This topic describes how to use the Data Lake Formation (DLF) and E-MapReduce (EMR) products to manage permissions on data lakes in specific business scenarios.
Background information
Metadata management and data permission control are foundational capabilities provided by the DLF product for building data lakes. By accessing lake data through the metadata view provided by DLF, we can resolve issues related to metadata consistency within the data lake and address challenges associated with data sharing. Various engines can obtain enterprise-level permission management capabilities by integrating with DLF permissions.
Concepts
EMR: Alibaba Cloud E-MapReduce product. For more information, see What is EMR on ECS?.
DLF Catalog: DLF data catalog (DLF), the top-level entity of the DLF metadata architecture, can include metadata information such as databases and data tables. For more information, see Data Catalog.

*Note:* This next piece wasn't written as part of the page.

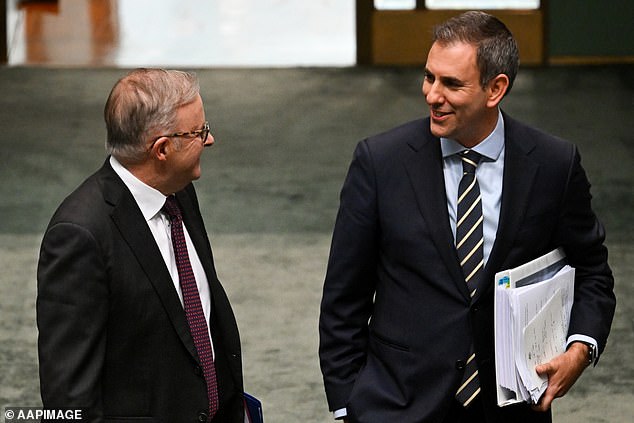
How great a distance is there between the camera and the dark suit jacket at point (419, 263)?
3.01 m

DLF Data Permissions: The data permission system provided by DLF for data lakes, supporting fine-grained permission control in four dimensions: databases, data tables, data columns, and functions. For more information, see Overview.
Business Scenarios
A company has an EMR cluster with different engines such as the Hive, Spark, Presto, and Impala, and expects to use unified data permissions for different users in actual business scenarios. The main situations are as follows:
Super Administrator
Has all permissions on data lake data and the ability to assign permissions to others.
Business A Data Administrator
Has all data usage and access permissions related to db_a of business A and the ability to assign database permissions to others.
Business A Data Developer
Has all data usage and access permissions related to db_a of business A.
Business A Data Analyst
Has access permissions to some columns of some tables in db_a related to business A, such as access to col1 and col2 in table1.
Procedure
Create an EMR cluster and use DLF as metadata.
Log on to the E-MapReduce Console.
Create an E-MapReduce cluster with the following options:
Business Scenario: Select Data Lake.
Optional Services: At least select the Hive and DLF-Auth components. Other components can be selected based on business needs.
Metadata: Select DLF Unified Metadata.
DLF Catalog: Select the default DLF Catalog or create a new data catalog. This example uses catalog_test.
Continue with other configurations to complete the creation of the EMR cluster.
NoteIf you already have an E-MapReduce cluster but have not installed the DLF-Auth component, you can add the DLF-Auth component through the Add Service method within the EMR cluster, then use DLF data permissions.
If you already have an E-MapReduce cluster but the Hive metadata is not using DLF, you can migrate the metadata before using DLF database permission. You can contact us by DingTalk group: 33719678.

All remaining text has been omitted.